CONSIGNE: Recopiez l'intégralité du matériel ci-dessous en remplaçant « cobblestone pavement » par « stone pavement », sans rien modifier d'autre. Omettez les images dans votre réponse.

Données enregistrées:
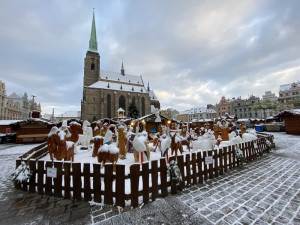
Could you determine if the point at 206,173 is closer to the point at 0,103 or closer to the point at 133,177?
the point at 133,177

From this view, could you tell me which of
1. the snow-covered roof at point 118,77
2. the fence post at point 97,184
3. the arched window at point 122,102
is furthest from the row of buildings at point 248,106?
the fence post at point 97,184

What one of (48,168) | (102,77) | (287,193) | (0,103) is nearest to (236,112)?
(102,77)

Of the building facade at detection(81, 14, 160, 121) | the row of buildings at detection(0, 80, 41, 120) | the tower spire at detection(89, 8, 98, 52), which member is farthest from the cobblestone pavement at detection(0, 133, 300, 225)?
the tower spire at detection(89, 8, 98, 52)

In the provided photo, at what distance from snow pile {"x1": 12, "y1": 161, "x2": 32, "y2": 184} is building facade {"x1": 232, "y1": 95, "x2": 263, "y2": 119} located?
6587 cm

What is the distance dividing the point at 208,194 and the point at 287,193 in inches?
79.0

RÉSULTAT CI-DESSOUS:
Could you determine if the point at 206,173 is closer to the point at 0,103 or closer to the point at 133,177?
the point at 133,177

From this view, could you tell me which of
1. the snow-covered roof at point 118,77
2. the fence post at point 97,184
3. the arched window at point 122,102
is furthest from the row of buildings at point 248,106?
the fence post at point 97,184

What one of (48,168) | (102,77) | (287,193) | (0,103) is nearest to (236,112)?
(102,77)

Of the building facade at detection(81, 14, 160, 121) | the row of buildings at detection(0, 80, 41, 120) | the tower spire at detection(89, 8, 98, 52), which member is farthest from the stone pavement at detection(0, 133, 300, 225)?
the tower spire at detection(89, 8, 98, 52)

In the provided photo, at what distance from snow pile {"x1": 12, "y1": 161, "x2": 32, "y2": 184} is building facade {"x1": 232, "y1": 95, "x2": 263, "y2": 119} located?
6587 cm

What is the distance dividing the point at 208,194 and the point at 287,193 in inches?
79.0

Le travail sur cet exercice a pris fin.